The Gyanvapi dispute started when five Hindu women filed a petition at a Varanasi Civil Court in August 2021. They sought permission to worship Hindu idols allegedly located within the mosque—which they claim stands atop the Kashi Vishwanath temple demolished by Mughal Emperor Aurangzeb in the 17th century. In April 2022, the Civil Court Judge ordered a ‘videographic survey’ to investigate the claim. This Order was challenged in the Allahabad High Court to no avail. The mosque’s Management Committee approached the SC on May 13th seeking a stay on the survey. It argued that the survey violates Section 4 of the PoW Act—which prohibits changing the ‘religious character’ of a place of worship as it existed on August 15th, 1947.
The PoW Act was passed in 1991 against the backdrop of the Babri-Ayodhya conflict. It creates an absolute bar to any change to the religious character of a place of worship except in the Babri-Ayodhya case. Its underlying purpose was to end legal disputes arising out of contested places of worship. Aware of this strained past, Justice D.Y. Chandrachud, who leads the Bench, insisted across hearings that interests must be balanced in this politicised case.
However, on May 20th, Chandrachud J observed—without passing an Order to its effect—that since the survey was purely investigatory, it would not affect the mosque’s religious character. Incidentally, Chandrachud J was part of the 5-Judge Bench that decided the Ayodhya Title Dispute in 2019. In the dispute, the Ayodhya exception in the PoW Act permitted the SC to award the title for the land on which Babri Masjid stood to the deity, Shri Ram Virajman. Given that the Gyanvapi dispute is not an exception to the Act, Chandrachud J’s comments are brought into sharp focus. The survey itself seems to fly in the face of the Court’s observations on the PoW Act in its Ayodhya Judgment.
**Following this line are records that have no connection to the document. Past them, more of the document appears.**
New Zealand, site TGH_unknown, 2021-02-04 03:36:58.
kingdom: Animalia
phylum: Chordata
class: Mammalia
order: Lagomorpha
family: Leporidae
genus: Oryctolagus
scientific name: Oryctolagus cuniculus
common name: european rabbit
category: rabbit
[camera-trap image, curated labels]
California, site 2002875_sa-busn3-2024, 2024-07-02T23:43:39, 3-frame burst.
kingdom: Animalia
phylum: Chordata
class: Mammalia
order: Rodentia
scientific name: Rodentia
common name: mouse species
How Has the Supreme Court Viewed the PoW Act?
The 5-Judge Bench held, in no uncertain terms, that the purpose of the PoW Act and its cut-off date of August 15th, 1947, was to acknowledge that India’s Independence presented an opportunity to ‘heal the wounds of the past’. The Court strongly stated that it must abide by ‘non-retrogression’ and that it could not allow history to be used as a tool to dredge up old disputes and start conflicts anew.
Chandrachud J’s observations in the Gyanvapi dispute, on the other hand, seem to imply that a survey is permissible despite the Court’s stance in the Ayodhya Judgment, and that its results hold weight in deciding the mosque’s character. Following his comments, the Bench transferred the petition to the ‘more seasoned hand’ of a Varanasi District Judge.
Such allowances when interpreting the PoW Act could affect the manner in which the case is decided in the District Court. The ostensible intention to find a ‘balance’ in this case may instead tip the scales towards setting aside the principles of the PoW Act—and the Court’s own comments on the law.
What Are The Possible Consequences Of Allowing the Survey?
The tacit acceptance of surveys to assess the religious character of a place of worship presents long-term consequences that could place the principles of the PoW Act in peril. Already, a bevy of challenges to the religious character of places of worship are arising in the wake of Gyanvapi. The Mathura District Court admitted a petition claiming the presence of Hindu ‘artefacts’ at the Shahi Idgah Masjid. In Karnataka, the Narendra Modi Vichar Manch is seeking permission to allow prayers inside a mosque in Srirangapatna—claiming it was built on top of a Hanuman temple during the reign of Tipu Sultan. In these cases, and in many others, ‘surveys’ are being sought, placing the Court’s findings in Ayodhya on shaky ground.